Ob ihre Unterbringungsplanungen aufgehen, wissen Geigl und seine Mitarbeiter, wenn die Bustüren aufgehen. Aus Karlsruhe kommen vorab nur Listen mit Basidaten: Nationalität, Geschlecht, Name. Keine Information, wer verwandt oder im Clan unterwegs ist. Das bleibt der Ratekompetenz im Landratsamt überlassen. "Wir wissen auch nicht, ob trojanische Pferde dabei sind", sagt Geigl trocken. So werden Personen bezeichnet, die eigentlich spezielle Versorgung benötigen: Kranke und vor allem Schwangere. Mit solchen etwas zynischen Arbeitsvokabeln versuchen sich Geigl und seine Mitarbeiter notdürftig zu schützen in einem Spannungsfeld, das beim Zuhörer spätestens nach zehn Sätzen kafkaeske Beklemmungsgefühle auslöst. Wo die gesellschaftliche Forderung nach Empathie und Menschlichkeit auf den erbarmungslosen Mahlapparat der Flüchtlingspolitik trifft, in dem alles nach unten weitergeleitet wird – Verordnungen ebenso wie Menschen.

Das Landratsamt ist die letzte Ebene. Hier kann nichts mehr weitergeleitet werden. Zwölf Mitarbeiter müssen hier mit allem fertig werden: dem Frust und der Angst der Flüchtlinge, ihrer wachsenden Zahl, den sinkenden Raumkapazitäten, den Einzelschicksalen und der Unmöglichkeit der individuellen Betreuung, aber auch der Ablehnung und der Fürsorglichkeit der Gesellschaft.
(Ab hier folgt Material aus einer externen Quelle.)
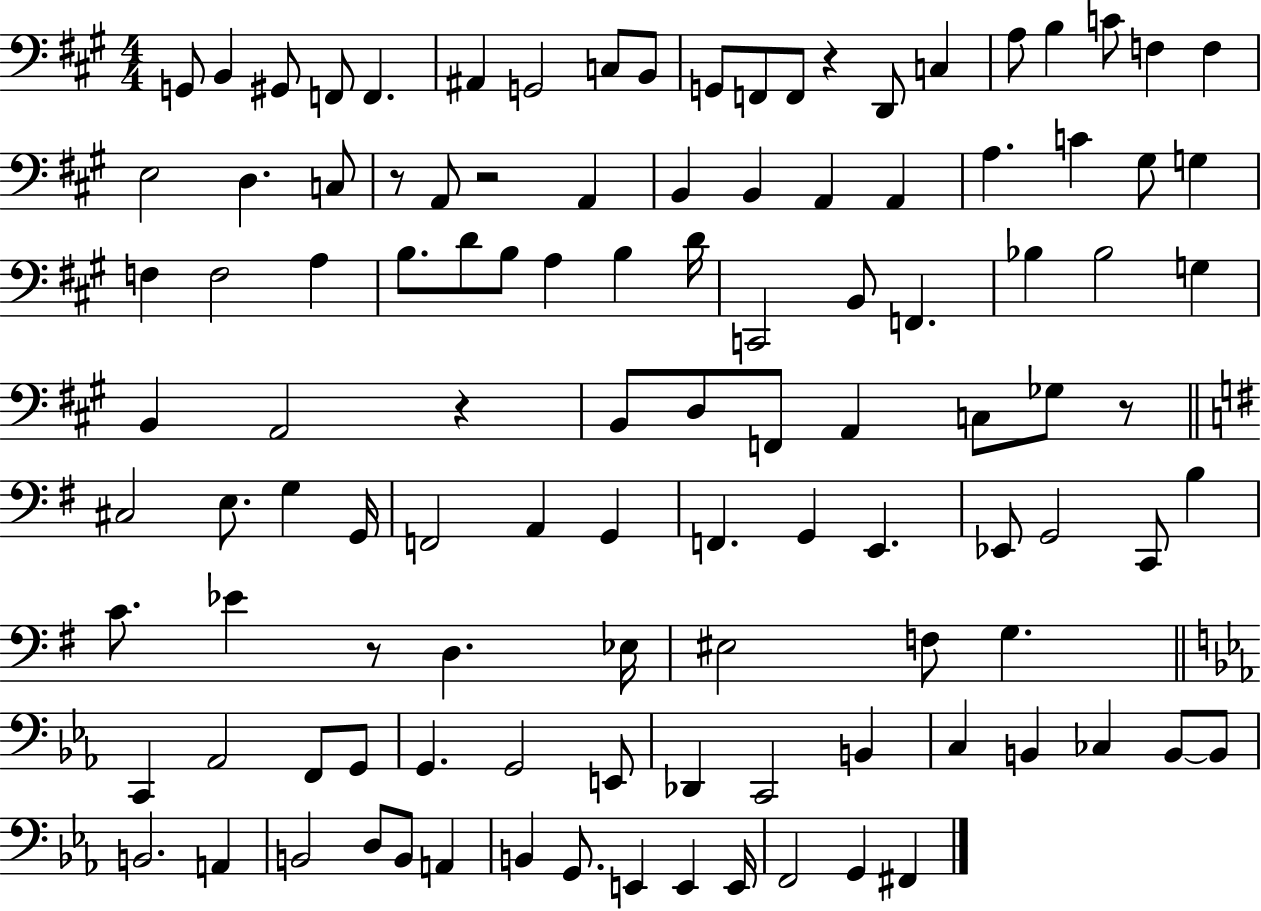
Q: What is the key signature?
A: A major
Die Gesellschaft, die Ehrenamtlichen, sind die Ressource, auf die Geigl und seine Mitarbeiter nicht verzichten können. Denn diese kümmern sich um die ersten Gehversuche der Flüchtlinge am neuen Wohnort. "Ohne sie würde es nicht gehen", sagt Geigl. Aber mancher ist mit seinem Idealismus schon am harten Bild der Realität zerschellt. Wenn allzu unterschiedliche Kulturen aufeinander geprallt sind, wenn der Flüchtling in der Realität nicht der Vorstellung des dankbaren Schutzsuchenden entspricht, wenn der Samariterinstinkt vom Frust überwältigt wird.

Damit dies möglichst nicht geschieht, müssen auch die Unterstützer behutsam an die Aufgabe herangeführt werden. "Das ist eine herausfordernde Arbeit", erklärt Geigl. Man könnte es wohl auch als kontinuierlichen Tanz auf der Rasierklinge bezeichnen. Geigl selbst weiß nach zehn Jahren beim Sozialamt: Mit Gutmenschentum kommt man nicht weiter. Auch erfahrene Freiwillige in der Flüchtlingsarbeit wissen dies. Mancher von Geigls Mitarbeitern hat es jedoch nicht lange in dem Feld ausgehalten. Bei den übrigen fragt man sich, wie sie es geschafft haben.

Heute ist das Team im Landratsamt zwölf Mann stark – zu wenig. Als die erste große Flüchtlingswelle kam, waren es vier Leute, die mit diesem menschlichen Tsunami klarkommen mussten. Sieht so die Hölle aus? "Ja", sagt Benjamin Geigl schlicht. Er hat schöne Worte längst gegen schmucklose Tatsachenbeschreibungen getauscht. Auszusprechen wie es ist, ist ein Teil des Druckabbaus. Im Mitarbeitergespräch, in der neu eingeführten Supervision, in der Unterhaltung. "Aus Gründen des Selbstschutzes", erklärt Geigl. Spielt er eigentlich selbst Tetris? "Nein", sagt er auflachend. "Das machen wir hier genug."